What else does the success of an urban densification policy depend on? Mobility. Is that hypothetical neighborhood that goes from 2,000 homes to 3,000 doomed to perpetual traffic jams? "No, but under certain conditions," answers Iosu Ramírez, director of the planning consultancy Leber. "A denser city is more efficient. A very dense one is not much more efficient than a dense one, there are statistics that prove it, but densification always benefits efficiency because it encourages investments in public transportation and short-distance travel, on foot or by bicycle. However, just densifying is not enough. Mixed uses need to be created, so neighborhoods are not only residential but also offer work, commerce, education..."

If residents in a neighborhood with a density of 35,000 people per square kilometer have schools, offices, cinemas, and stores on their streets, high density will favor mobility because they can live without a car. But if they need to go to a shopping center for their weekly groceries and work awaits them in an office park, disaster is inevitable. "Densifying is much better than creating new land, without a doubt, but it depends on two things: high-quality public transportation and mixed land uses," Ramírez argues.

"There are experiences that can serve as a model for establishing densification areas with sustainable mobility criteria," explains José Carpio. "There is the case of transit-oriented developments (TODs) in the San Francisco metropolitan area and the Curitiba model, which focuses densification on express bus corridors."

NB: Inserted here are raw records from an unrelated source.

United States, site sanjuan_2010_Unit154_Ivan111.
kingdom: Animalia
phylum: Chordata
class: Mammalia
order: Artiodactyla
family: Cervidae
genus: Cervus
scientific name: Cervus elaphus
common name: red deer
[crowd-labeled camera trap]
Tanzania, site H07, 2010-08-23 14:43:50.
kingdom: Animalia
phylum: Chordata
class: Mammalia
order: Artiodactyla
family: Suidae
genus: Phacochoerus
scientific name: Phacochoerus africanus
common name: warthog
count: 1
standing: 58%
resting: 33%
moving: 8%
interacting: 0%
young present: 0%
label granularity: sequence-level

Carpio raises more questions. "What happens to current residents while their buildings are expanded? There are cases where construction has been done on what was already built. It is possible, but I do not dare to recommend it for all cases. Another thing is what happens in recent models that left a lot of vacant open space. In the United States, in some suburban fabrics, building in the backyards of private homes is allowed and working very well. In Spain, too, there are some fabrics with excess open space. Developments during the bubble years included very generous private open spaces. It doesn't seem crazy to think about dedicating some of that space to create new buildings without disturbing the existing ones."

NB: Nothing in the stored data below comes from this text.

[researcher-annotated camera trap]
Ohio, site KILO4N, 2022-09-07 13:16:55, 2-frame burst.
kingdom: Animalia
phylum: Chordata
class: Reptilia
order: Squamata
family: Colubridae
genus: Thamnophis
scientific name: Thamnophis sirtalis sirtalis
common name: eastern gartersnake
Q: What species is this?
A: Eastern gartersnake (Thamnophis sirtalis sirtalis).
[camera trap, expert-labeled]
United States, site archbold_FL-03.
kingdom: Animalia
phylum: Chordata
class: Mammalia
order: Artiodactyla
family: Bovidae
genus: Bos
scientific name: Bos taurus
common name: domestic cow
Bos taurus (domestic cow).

Ultimately, Carpio envisions a future where the direction proposed by the Zaragoza Agreements to save working-class neighborhoods from obsolescence and marginalization is also applied to middle-class developments to address their inefficiency and conformist way of life. "It sounds a bit harsh, but the reality is that an excess of green areas is killing the essence of cities," concludes Juan Álvaro Alayo. "Ultimately, a pedestrianized street or one where there is more balance between pedestrians and cars can be the best green space possible."